TEXTE SOURCE
------------------------------------------------

La grève inopinée d’hier lancée par les syndicats de la SNCFT montre à quel point l’Etat doit impérativement réviser sa politique sociale et, surtout, sa gouvernance. Le pays ne supporte plus une situation aussi tendue.
La SNCFT est une société qui rencontre d’énormes difficultés financières. Si nous nous référons aux chiffres de l’INS, les recettes de transport des voyageurs de 2019 ne dépassent pas les 37 millions de dinars.
Il faut dire que le prix des billets reste clairement inférieur au coût réel. C’est une politique supportée par l’Etat depuis des décennies. Mais ces revenus restent largement inférieurs à celle de 2010 qui étaient de l’ordre de 55 millions de dinars. La chute a été brutale en 2011. Le niveau d’activité n’a jamais pu atteindre de nouveau les seuils de 2010.

------------------------------------------------

EXTRAIT DES DONNÉES
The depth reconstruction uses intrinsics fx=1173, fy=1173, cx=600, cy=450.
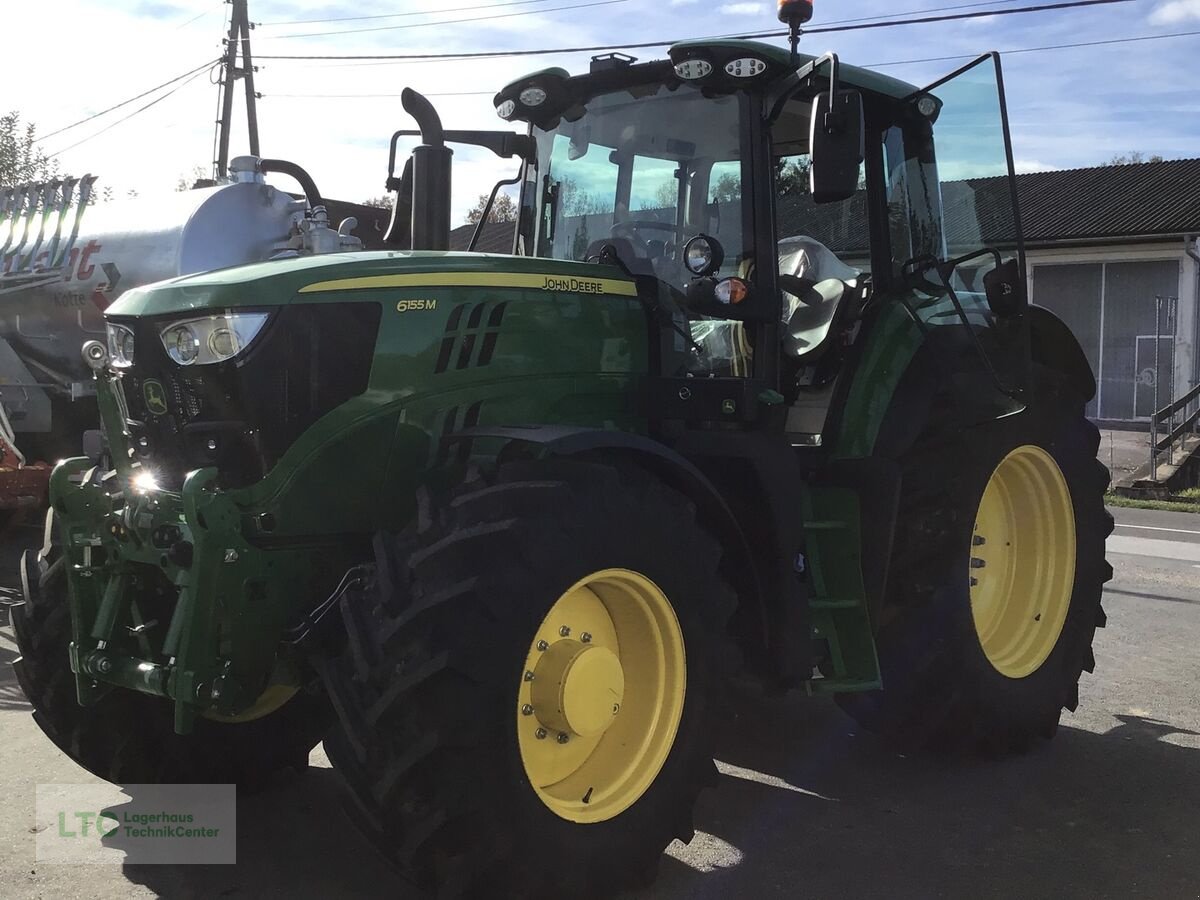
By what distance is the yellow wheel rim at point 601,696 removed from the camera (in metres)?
3.40

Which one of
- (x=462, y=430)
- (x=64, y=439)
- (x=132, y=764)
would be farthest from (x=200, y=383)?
(x=64, y=439)

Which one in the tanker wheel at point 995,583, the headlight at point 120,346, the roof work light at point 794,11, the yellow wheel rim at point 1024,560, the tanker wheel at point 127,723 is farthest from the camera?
the yellow wheel rim at point 1024,560

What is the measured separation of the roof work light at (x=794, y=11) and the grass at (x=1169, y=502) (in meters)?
11.5

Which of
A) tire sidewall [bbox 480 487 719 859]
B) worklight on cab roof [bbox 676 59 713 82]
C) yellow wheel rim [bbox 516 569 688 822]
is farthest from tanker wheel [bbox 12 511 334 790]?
worklight on cab roof [bbox 676 59 713 82]

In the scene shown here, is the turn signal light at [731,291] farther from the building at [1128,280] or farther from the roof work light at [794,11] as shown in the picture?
the building at [1128,280]

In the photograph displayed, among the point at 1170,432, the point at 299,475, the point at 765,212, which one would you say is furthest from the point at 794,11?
the point at 1170,432

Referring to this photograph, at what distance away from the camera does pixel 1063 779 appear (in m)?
4.77

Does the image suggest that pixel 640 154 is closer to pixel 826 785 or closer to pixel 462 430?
pixel 462 430

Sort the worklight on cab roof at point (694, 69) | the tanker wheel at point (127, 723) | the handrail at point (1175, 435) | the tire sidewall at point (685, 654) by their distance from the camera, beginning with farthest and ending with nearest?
the handrail at point (1175, 435), the worklight on cab roof at point (694, 69), the tanker wheel at point (127, 723), the tire sidewall at point (685, 654)

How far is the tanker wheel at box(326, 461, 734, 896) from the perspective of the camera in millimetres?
3033

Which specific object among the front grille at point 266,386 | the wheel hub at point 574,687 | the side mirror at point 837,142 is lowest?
the wheel hub at point 574,687

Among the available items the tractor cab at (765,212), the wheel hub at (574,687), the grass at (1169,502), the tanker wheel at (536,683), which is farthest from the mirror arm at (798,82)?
the grass at (1169,502)

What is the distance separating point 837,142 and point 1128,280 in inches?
831

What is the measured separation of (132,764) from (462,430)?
177 cm
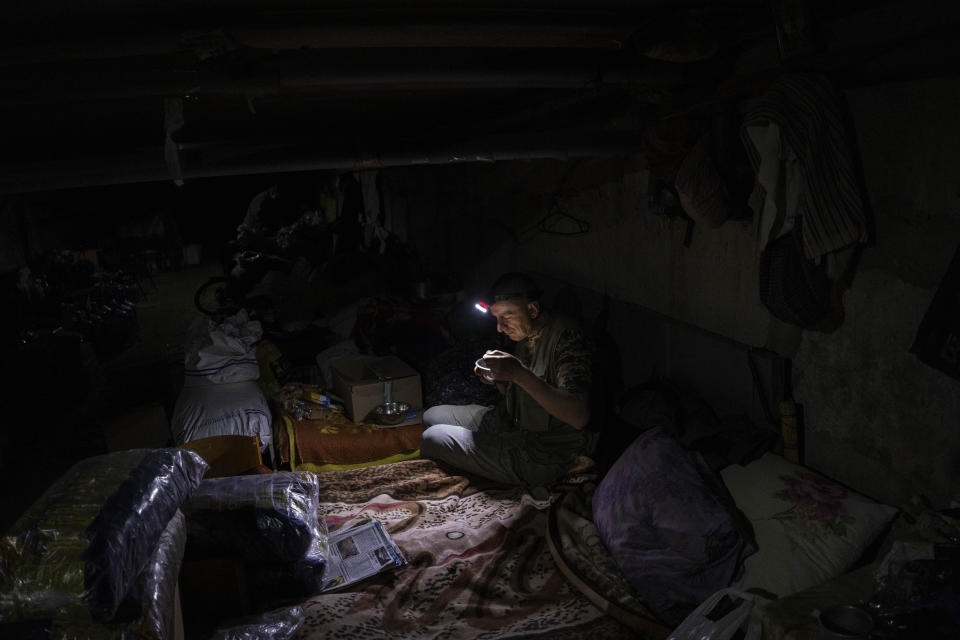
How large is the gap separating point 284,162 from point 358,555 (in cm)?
235

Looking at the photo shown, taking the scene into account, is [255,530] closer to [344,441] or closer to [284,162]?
[344,441]

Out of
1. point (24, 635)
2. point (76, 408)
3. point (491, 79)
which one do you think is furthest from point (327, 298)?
point (24, 635)

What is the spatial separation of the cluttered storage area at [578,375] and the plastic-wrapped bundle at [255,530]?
0.6 inches

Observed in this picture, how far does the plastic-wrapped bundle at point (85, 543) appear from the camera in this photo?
1.95 metres

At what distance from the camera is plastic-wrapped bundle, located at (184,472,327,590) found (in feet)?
9.39

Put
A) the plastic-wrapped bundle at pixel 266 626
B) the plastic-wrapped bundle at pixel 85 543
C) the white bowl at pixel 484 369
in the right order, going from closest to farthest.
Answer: the plastic-wrapped bundle at pixel 85 543 < the plastic-wrapped bundle at pixel 266 626 < the white bowl at pixel 484 369

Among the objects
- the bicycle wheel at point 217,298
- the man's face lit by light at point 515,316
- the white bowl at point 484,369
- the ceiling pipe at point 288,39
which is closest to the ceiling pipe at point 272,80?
the ceiling pipe at point 288,39

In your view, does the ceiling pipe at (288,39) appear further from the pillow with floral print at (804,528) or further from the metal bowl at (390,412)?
the metal bowl at (390,412)

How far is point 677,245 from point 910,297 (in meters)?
1.68

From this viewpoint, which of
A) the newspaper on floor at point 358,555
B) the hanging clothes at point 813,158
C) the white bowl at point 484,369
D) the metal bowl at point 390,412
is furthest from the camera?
the metal bowl at point 390,412

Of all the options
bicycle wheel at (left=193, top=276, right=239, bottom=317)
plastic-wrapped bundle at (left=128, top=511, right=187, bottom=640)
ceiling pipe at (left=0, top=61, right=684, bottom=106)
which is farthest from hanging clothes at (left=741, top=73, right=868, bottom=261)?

------------------------------------------------

CONSIGNES DE L'EXERCICE
A. D'après le texte source, à quel montant s'élevaient les recettes de transport des voyageurs de la SNCFT en 2010 ?
B. Traduisez en anglais la phrase suivante du texte source : « Il faut dire que le prix des billets reste clairement inférieur au coût réel. »
C. Recopiez le passage du texte source qui commence par « La grève inopinée » et se poursuit jusqu'à « situation aussi tendue. », en remplaçant « grève » par « mobilisation ».
Répondez en vous appuyant uniquement sur le texte source.

RÉPONSES FOURNIES
A. Elles étaient de l'ordre de 55 millions de dinars.

B. It must be said that ticket prices remain clearly below the actual cost.

C.
La mobilisation inopinée d’hier lancée par les syndicats de la SNCFT montre à quel point l’Etat doit impérativement réviser sa politique sociale et, surtout, sa gouvernance. Le pays ne supporte plus une situation aussi tendue.